> _The request_:
Transcribe the post on making big decisions word for word, starting with "4 Questions to Ask When Making" and going on through "we’re following God.".

# Given passage start

4 Questions to Ask When Making a Big Decision

In a season where our little family is making some huge decisions that are going to affect the rest of our lives, I’m thankful that we had an intentional process that we walked through before making those big choices. I’m sharing my newest piece over at RELEVANT, about the four questions to ask when it’s time to make a big decision. Here’s the start of the article:

4 Questions to Ask When You're Making a Big Decision. This is so good!

This summer, my husband and I will pack up all of our things, strap our daughter in her car seat, and drive to a different state—a state where we currently have no jobs, no housing and no community. Why? For my husband to pursue a graduate degree.

Are we crazy, stupid or silly to be leaving established jobs, a strong community and a house we own for my husband to pursue a degree?

Maybe.

Or maybe we’re following God.

# Given passage end
# Dataset content start

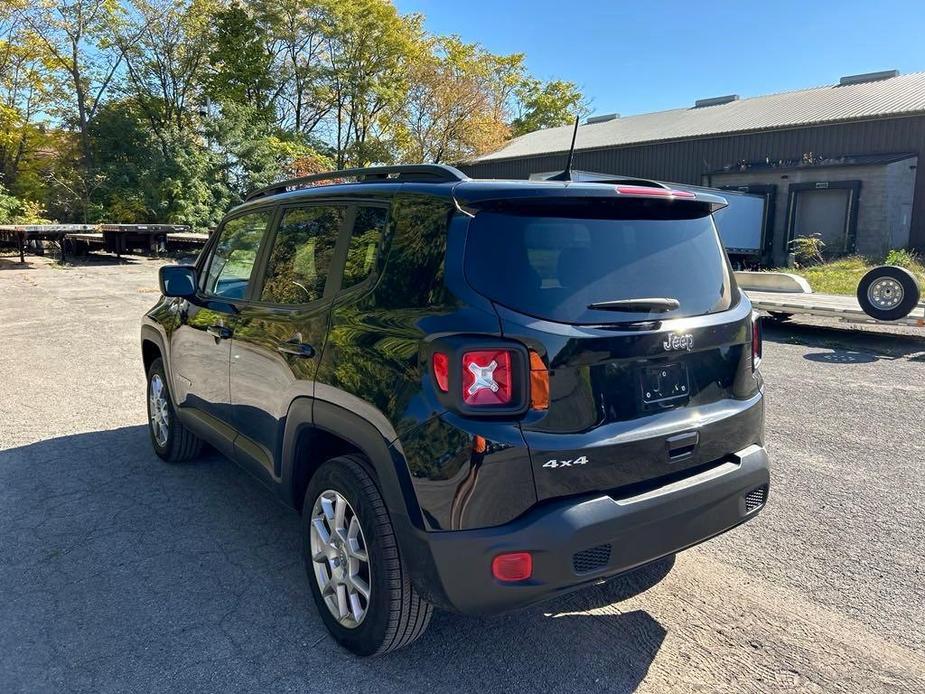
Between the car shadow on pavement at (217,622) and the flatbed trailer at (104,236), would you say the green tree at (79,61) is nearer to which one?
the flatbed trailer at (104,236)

# Dataset content end

> _Correct result_:
4 Questions to Ask When Making a Big Decision

In a season where our little family is making some huge decisions that are going to affect the rest of our lives, I’m thankful that we had an intentional process that we walked through before making those big choices. I’m sharing my newest piece over at RELEVANT, about the four questions to ask when it’s time to make a big decision. Here’s the start of the article:

4 Questions to Ask When You're Making a Big Decision. This is so good!

This summer, my husband and I will pack up all of our things, strap our daughter in her car seat, and drive to a different state—a state where we currently have no jobs, no housing and no community. Why? For my husband to pursue a graduate degree.

Are we crazy, stupid or silly to be leaving established jobs, a strong community and a house we own for my husband to pursue a degree?

Maybe.

Or maybe we’re following God.